メルカリが新テクノロジー時代に生き残るには、Amazon、マイクロソフト、グーグル、Facebookなどが開発した新技術を購入するか借りるしかありません。AmazonやFacebookは、自分たちで開発した新テクノロジーを、自分たちで使うことができます。しかしメルカリは、そういった新テクノロジーをライバルのAmazonやFacebookから買ったり借りるしかないのです。これでは、Amazonが始めた個人間取引サービスや、Facebookのマーケットプレイスには、メルカリは太刀打ちできないことが目に見えているでしょう。だから、メルカリは「子どもだましのアプリ」なのです。
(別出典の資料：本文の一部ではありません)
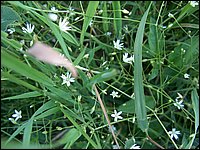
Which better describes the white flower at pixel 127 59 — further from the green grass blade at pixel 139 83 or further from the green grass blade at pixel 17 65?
the green grass blade at pixel 17 65

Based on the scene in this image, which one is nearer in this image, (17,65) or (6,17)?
(17,65)

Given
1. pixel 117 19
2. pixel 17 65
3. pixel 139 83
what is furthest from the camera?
pixel 117 19

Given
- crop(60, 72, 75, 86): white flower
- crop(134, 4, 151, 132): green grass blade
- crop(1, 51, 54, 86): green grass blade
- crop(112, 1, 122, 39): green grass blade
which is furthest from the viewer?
crop(112, 1, 122, 39): green grass blade

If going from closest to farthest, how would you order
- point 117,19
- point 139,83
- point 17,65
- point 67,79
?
point 17,65
point 139,83
point 67,79
point 117,19

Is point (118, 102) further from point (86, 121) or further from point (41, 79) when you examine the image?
point (41, 79)

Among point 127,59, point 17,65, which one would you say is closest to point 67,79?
point 127,59

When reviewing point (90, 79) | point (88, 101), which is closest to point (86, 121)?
point (88, 101)

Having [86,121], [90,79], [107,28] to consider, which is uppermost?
[107,28]

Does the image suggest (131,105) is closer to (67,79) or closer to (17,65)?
(67,79)

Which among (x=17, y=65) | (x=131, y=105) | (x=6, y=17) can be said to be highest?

唯一残された道と言えば、第三の企業、つまりAmazonやFacebookなどではない別の企業が、新しいテクノロジー時代の覇権を握り、その技術をメルカリだけに安く提供してくれるというパターンです。しかし実際には、先日紹介したようにAmazonがドローン関連の特許を連発しているように、いま開発が進行している各テクノロジーや技術には、「特許」という壁が存在します。開発資金も数千億円とか数兆円という規模です。この状況で第三の企業が現れて次世代の覇権を握り、その技術をメルカリだけに安く提供してくれると言うことは、現実的に起こりそうもありません。

そしてこのままだとeBayも、メルカリと同じ運命をたどることになるでしょう。まぁその前に、eBayほどの企業であれば、どこか他の企業がeBayを買収してしまうことになると思います。あえてeBayは、どこかの企業に買収してもらうことを心の中で望んでいるのではないかとさえ思えます。